The story remained the same in 1961, when the Orioles won 95 games, and 1964, when they won 97. They were good, but there was no wild card in those days, so they could only stare up at the Yankees, who were better.
The worm turned in 1965, when the Orioles began an 11-season streak of finishing ahead of New York. Suddenly, they were the game's model franchise, and the Yankees were a faded mess.
In the late 1970s, the Yankees came roaring back with a star-laden team, bought with owner George Steinbrenner's war chest and whipped along by tempestuous manager Billy Martin. Those teams waged great divisional battles, with the Orioles and their understated efficiency offering a stylistic counterpoint.

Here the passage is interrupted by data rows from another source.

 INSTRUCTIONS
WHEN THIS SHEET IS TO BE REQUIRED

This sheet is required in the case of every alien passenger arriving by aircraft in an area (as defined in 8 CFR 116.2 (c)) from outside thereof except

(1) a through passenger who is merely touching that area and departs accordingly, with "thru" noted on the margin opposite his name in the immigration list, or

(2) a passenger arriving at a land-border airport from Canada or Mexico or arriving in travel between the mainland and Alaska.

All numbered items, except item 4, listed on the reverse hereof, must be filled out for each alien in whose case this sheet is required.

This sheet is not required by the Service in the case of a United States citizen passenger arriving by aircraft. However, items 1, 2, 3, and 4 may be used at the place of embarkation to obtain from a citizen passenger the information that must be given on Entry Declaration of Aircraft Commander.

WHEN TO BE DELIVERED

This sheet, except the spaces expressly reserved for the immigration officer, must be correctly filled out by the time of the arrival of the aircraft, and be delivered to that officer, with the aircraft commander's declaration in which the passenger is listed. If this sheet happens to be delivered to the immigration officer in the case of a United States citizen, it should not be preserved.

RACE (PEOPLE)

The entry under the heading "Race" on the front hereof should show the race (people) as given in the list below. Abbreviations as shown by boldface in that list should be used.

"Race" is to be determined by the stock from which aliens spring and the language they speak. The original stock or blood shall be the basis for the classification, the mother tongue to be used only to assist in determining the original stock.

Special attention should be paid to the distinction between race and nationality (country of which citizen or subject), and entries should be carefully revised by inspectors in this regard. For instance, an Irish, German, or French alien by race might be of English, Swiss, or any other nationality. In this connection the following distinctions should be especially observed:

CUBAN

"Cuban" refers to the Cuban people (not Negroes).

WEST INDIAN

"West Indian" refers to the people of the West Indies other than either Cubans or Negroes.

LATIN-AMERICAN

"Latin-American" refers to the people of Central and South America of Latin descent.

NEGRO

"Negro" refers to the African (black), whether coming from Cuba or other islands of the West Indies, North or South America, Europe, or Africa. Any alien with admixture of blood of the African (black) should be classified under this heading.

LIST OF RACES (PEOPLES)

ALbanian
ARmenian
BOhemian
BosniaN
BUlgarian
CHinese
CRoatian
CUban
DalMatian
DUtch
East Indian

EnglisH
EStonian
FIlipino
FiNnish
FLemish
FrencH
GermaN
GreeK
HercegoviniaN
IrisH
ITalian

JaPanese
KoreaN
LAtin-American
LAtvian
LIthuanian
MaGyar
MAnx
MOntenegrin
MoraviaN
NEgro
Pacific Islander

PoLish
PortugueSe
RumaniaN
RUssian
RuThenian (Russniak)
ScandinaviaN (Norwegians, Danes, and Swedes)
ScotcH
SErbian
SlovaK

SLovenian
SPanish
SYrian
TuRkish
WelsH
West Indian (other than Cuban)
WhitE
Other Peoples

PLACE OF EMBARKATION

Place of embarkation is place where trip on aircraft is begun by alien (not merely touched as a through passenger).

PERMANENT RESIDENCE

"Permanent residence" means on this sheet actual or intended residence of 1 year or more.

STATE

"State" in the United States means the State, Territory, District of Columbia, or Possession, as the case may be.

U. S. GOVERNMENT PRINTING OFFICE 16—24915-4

The rivalry flickered in the late 1980s and early 1990s, with both teams enduring humiliating seasons and neither able to crack the postseason. But that all changed in 1996 and 1997, when the Orioles — backed by sellout crowds in an acclaimed new ballpark and stocked deep by free-spending owner Peter Angelos — joined the Yankees in the playoffs each season.

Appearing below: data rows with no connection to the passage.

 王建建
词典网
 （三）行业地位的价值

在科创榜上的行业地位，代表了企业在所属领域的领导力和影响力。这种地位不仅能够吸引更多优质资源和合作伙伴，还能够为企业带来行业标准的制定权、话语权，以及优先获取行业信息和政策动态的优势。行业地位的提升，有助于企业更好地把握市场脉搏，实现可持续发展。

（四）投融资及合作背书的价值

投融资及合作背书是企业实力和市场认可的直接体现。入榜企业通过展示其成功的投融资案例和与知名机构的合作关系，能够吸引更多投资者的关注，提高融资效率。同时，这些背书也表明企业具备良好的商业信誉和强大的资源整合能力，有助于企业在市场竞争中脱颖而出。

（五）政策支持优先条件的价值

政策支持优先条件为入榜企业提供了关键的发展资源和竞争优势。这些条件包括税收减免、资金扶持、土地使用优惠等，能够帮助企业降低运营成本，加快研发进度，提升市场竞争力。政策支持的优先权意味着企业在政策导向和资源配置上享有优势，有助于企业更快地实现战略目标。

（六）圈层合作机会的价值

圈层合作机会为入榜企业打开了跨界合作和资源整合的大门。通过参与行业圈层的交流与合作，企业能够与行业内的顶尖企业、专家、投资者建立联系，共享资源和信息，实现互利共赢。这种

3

The Maier game — when the 12-year-old reached over the fence to block Orioles outfielder Tony Tarasco from catching a fly ball by Derek Jeter, which was ruled a home run — gave the Yankees an advantage they'd never relinquish in the 1996 American League Championship Series.
The Orioles seized the edge in 1997, when they became the only team to break up an 11-year run of Yankees division titles. It was hard to imagine at the time that Baltimore wouldn't see another playoff game for 15 years.
"They were fierce. We had some crazy games here," said Yankees manager Joe Girardi of the 1996 and 1997 series he played against the Orioles as a Yankees catcher. "They were great, and you think about the caliber of players they had here, you know. You obviously had Cal Ripken [Jr.], and they had [Rafael] Palmeiro, and they had [Roberto Alomar], and they had a number of great players here. They've played extremely well again, and I think it's good for baseball."
End of the arms race
Angelos seemed to take seriously the idea of going toe-to-toe with Steinbrenner. For a time, in the late 1990s, the Orioles had the highest payroll in the history of the game. They went after big-name stars such as Albert Belle in part to keep them away from New York.
But this arms race turned out to be folly. The Orioles collapsed on a foundation of wasted draft picks and ill-advised signings. The Yankees, meanwhile, combined financial muscle with sound player development, home-growing a generation of stars that included Jeter, Mariano Rivera and Andy Pettitte.
Sure, they also kicked Baltimore in the teeth by dropping tens of millions of dollars to buy the Orioles' best pitcher, Mussina, and later, a cherished free agent from Severna Park, Mark Teixeira. But money was only part of it. Orioles fans knew deep down that the Yankees were simply better at every aspect of running a baseball franchise.
To make matters worse, every time the Yankees came to town in those grim years, the stands at Camden Yards filled with dudes in pinstripes, shouting for "Jeetah" in their trademark New York accents.
There were fleeting moments for the Orioles, like Opening Day 2002, when they smacked Roger Clemens around in a 10-3 win. But it never seemed a real fight — at least not until this year.
Perhaps Showalter foreshadowed the change last season with his feisty comments in "Men's Journal," saying that Jeter ticked him off by manipulating umpires.
Whatever it was, the Orioles have won every series in Yankee Stadium this year. They wiped out the Yankees' 10-game lead and allowed them little separation throughout the final month. On Sept. 6, they authored one of the season's signature moments, pounding the New Yorkers for six home runs as a raucous home crowd celebrated the win and the unveiling of Cal Ripken Jr.'s sculpture at Camden Yards.
"The fact they played the Yankees even up this year, you better believe there's a mutual respect now," Powell said. "They do not take the Orioles lightly."